図8は、アスペルギルス属の糸状菌を用いて作成したプレパラートを、光学顕微鏡を用いて600倍で拡大観察して得られた画像であり、分生子柄は滑面であり、分生子頭は放射状に広がっていた。頂のうは、楕円形で全面にメトレ、フィアライドを形成していた。分生子は球形であった。この特徴は、矢口貴志の論文(Medical Mycology Journal, vol.52, 193−197(2011))に記載されたAspergillus versicolorと一致していた。マイクロメーター(1目盛2.5μm、600倍)による菌体の各部位の計測結果については、頂のうの直径と分生子柄が短い結果となったが、他の部位は一致していた(表7参照)。これらの結果より、分解候補菌は、Aspergillus versicolorである可能性が高いと考えられる。

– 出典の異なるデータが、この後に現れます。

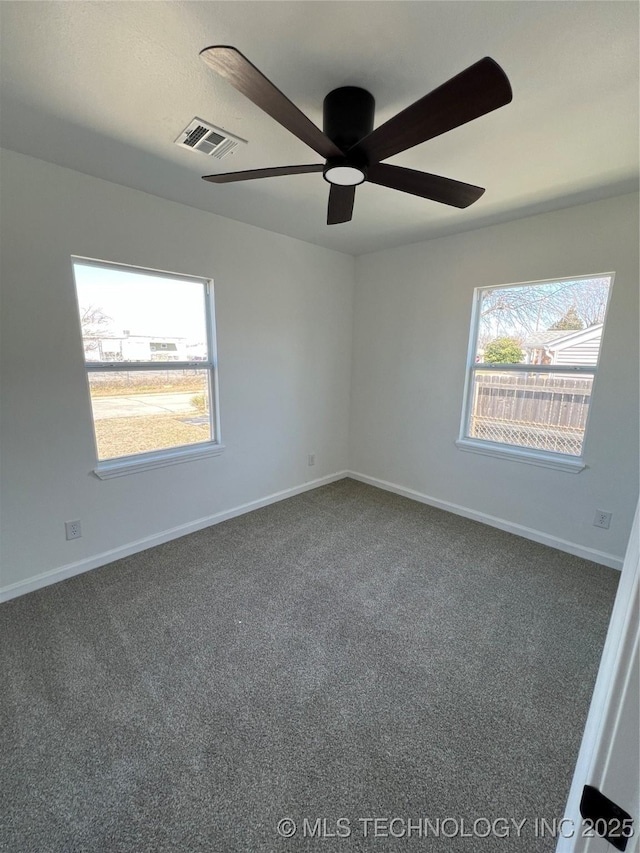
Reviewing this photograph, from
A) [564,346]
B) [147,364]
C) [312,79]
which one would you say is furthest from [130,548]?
[564,346]

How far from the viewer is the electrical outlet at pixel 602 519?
2.56 metres

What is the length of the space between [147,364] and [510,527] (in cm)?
329

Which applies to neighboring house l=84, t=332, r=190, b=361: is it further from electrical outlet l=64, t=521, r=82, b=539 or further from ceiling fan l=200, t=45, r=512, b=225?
ceiling fan l=200, t=45, r=512, b=225

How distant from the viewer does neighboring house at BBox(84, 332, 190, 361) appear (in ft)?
7.72

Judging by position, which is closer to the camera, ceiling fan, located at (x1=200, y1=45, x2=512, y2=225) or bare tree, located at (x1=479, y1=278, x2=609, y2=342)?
ceiling fan, located at (x1=200, y1=45, x2=512, y2=225)

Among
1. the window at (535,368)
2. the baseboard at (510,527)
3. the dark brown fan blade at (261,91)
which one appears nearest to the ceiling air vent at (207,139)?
the dark brown fan blade at (261,91)

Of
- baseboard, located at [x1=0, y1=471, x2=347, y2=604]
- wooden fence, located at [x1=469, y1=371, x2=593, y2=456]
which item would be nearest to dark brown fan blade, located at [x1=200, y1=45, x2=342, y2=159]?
wooden fence, located at [x1=469, y1=371, x2=593, y2=456]

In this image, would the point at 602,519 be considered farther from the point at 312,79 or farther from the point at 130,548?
the point at 130,548

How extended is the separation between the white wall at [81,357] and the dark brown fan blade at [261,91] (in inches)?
64.8

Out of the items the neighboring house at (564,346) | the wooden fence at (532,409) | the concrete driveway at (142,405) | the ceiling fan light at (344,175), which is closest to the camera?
the ceiling fan light at (344,175)

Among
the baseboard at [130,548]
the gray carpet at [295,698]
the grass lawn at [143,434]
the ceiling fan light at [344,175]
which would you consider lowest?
the gray carpet at [295,698]

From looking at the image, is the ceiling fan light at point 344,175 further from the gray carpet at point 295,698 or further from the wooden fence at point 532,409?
the gray carpet at point 295,698

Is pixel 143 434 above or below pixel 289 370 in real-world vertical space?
below

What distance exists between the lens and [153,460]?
268 centimetres
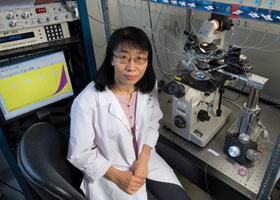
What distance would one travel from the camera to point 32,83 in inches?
52.6

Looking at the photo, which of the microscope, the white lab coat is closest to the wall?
the microscope

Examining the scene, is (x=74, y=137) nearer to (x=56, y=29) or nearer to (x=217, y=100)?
(x=56, y=29)

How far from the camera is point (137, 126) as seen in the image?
1.11 metres

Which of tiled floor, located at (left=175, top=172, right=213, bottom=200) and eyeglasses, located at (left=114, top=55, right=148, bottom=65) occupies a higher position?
eyeglasses, located at (left=114, top=55, right=148, bottom=65)

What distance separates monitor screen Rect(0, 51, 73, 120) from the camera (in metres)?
1.24

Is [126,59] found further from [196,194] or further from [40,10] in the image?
[196,194]

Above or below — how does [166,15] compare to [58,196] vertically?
above

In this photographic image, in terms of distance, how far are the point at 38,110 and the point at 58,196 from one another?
0.92 meters

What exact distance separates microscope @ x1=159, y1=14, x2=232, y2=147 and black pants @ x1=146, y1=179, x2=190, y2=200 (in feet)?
1.01

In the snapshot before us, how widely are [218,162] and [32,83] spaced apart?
122cm

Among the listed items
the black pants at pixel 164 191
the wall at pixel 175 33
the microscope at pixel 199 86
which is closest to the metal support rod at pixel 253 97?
the microscope at pixel 199 86

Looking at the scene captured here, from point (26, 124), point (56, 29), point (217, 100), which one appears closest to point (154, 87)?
point (217, 100)

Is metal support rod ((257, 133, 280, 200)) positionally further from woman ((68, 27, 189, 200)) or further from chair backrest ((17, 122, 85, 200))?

炭素繊維強化プラスチック及びガラス繊維強化プラスチックからなる各フィルム試料(サイズ:1cm×1cm、乾燥後重量:15〜20mg)を、上記液体培地5mLを収容した培養試験管の中に入れ、加圧滅菌(121℃、15分間)を行った。その後、培地にスラントから白金耳を用いて植菌し、30℃で振とう培養を行った。
次いで、各培養試験管から処理後のフィルム(菌体付着フィルム)を取り出し、その表面を日本電子社製熱放出型走査電子顕微鏡「JSM−6510LA」(型式名)により、加速電圧5.0kV及び作動距離10mmの条件で撮影した。

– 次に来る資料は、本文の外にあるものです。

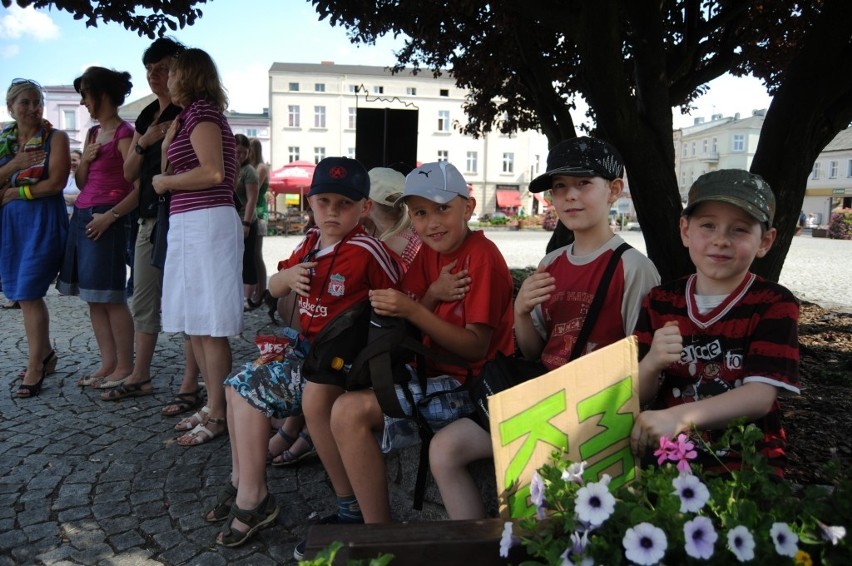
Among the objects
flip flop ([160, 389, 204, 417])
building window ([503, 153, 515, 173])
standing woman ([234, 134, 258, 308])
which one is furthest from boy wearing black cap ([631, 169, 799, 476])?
building window ([503, 153, 515, 173])

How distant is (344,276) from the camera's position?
280cm

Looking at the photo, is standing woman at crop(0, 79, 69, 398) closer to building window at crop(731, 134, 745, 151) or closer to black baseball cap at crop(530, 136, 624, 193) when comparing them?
black baseball cap at crop(530, 136, 624, 193)

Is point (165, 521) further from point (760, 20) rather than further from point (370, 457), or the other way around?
point (760, 20)

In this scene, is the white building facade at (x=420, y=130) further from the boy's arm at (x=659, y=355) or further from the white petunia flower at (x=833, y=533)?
the white petunia flower at (x=833, y=533)

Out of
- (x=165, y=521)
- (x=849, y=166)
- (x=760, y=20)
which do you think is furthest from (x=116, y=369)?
(x=849, y=166)

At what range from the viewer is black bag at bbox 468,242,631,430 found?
80.8 inches

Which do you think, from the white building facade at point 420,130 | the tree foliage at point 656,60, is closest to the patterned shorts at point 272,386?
the tree foliage at point 656,60

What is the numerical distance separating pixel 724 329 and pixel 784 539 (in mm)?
976

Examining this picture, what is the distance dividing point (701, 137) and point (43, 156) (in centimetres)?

図9は、菌体が付着している炭素繊維強化プラスチックフィルムの表面を示す画像であり、図10は、付着した菌体を除去した炭素繊維強化プラスチックフィルムの表面を示す画像であり、図11は、分解処理に供した炭素繊維強化プラスチックフィルムの表面を示す画像である。また、図12は、菌体が付着しているガラス繊維強化プラスチックフィルムの表面を示す画像であり、図13は、付着した菌体を除去したガラス繊維強化プラスチックフィルムの表面を示す画像であり、図14は、分解処理に供したガラス繊維強化プラスチックフィルムの表面を示す画像である。

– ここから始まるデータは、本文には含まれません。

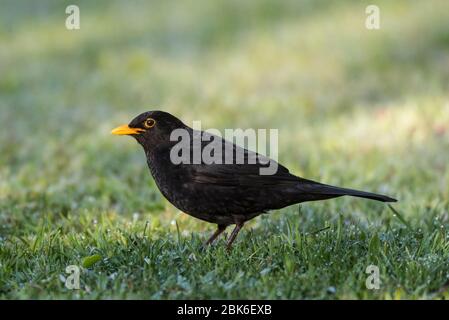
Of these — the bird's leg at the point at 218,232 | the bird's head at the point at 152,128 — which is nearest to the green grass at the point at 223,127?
the bird's leg at the point at 218,232

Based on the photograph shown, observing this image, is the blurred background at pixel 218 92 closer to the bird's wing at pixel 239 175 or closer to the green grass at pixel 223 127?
the green grass at pixel 223 127

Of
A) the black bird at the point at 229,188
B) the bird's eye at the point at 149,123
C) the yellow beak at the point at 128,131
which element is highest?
the bird's eye at the point at 149,123

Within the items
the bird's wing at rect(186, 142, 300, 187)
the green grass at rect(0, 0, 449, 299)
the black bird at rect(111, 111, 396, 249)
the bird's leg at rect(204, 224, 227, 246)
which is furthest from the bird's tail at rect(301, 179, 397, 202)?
the bird's leg at rect(204, 224, 227, 246)

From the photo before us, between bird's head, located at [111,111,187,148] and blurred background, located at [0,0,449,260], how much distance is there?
0.98m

図9及び図12によれば、菌体がフィルムの表面に十分に付着していることが分かる。
Claims (4)
- 繊維状の充填材が樹脂を含むマトリックスの中に分散されてなる繊維強化プラスチックに、アスペルギルス属の糸状菌を接触させ、前記樹脂を分解させることを特徴とする繊維強化プラスチックの分解方法。
- 前記繊維強化プラスチックが、炭素繊維強化プラスチック又はガラス繊維強化プラスチックである請求項1に記載の繊維強化プラスチックの分解方法。
- 前記樹脂が熱可塑性樹脂である請求項1又は2に記載の繊維強化プラスチックの分解方法。
- 前記熱可塑性樹脂がポリアミド樹脂を含む請求項3に記載の繊維強化プラスチックの分解方法。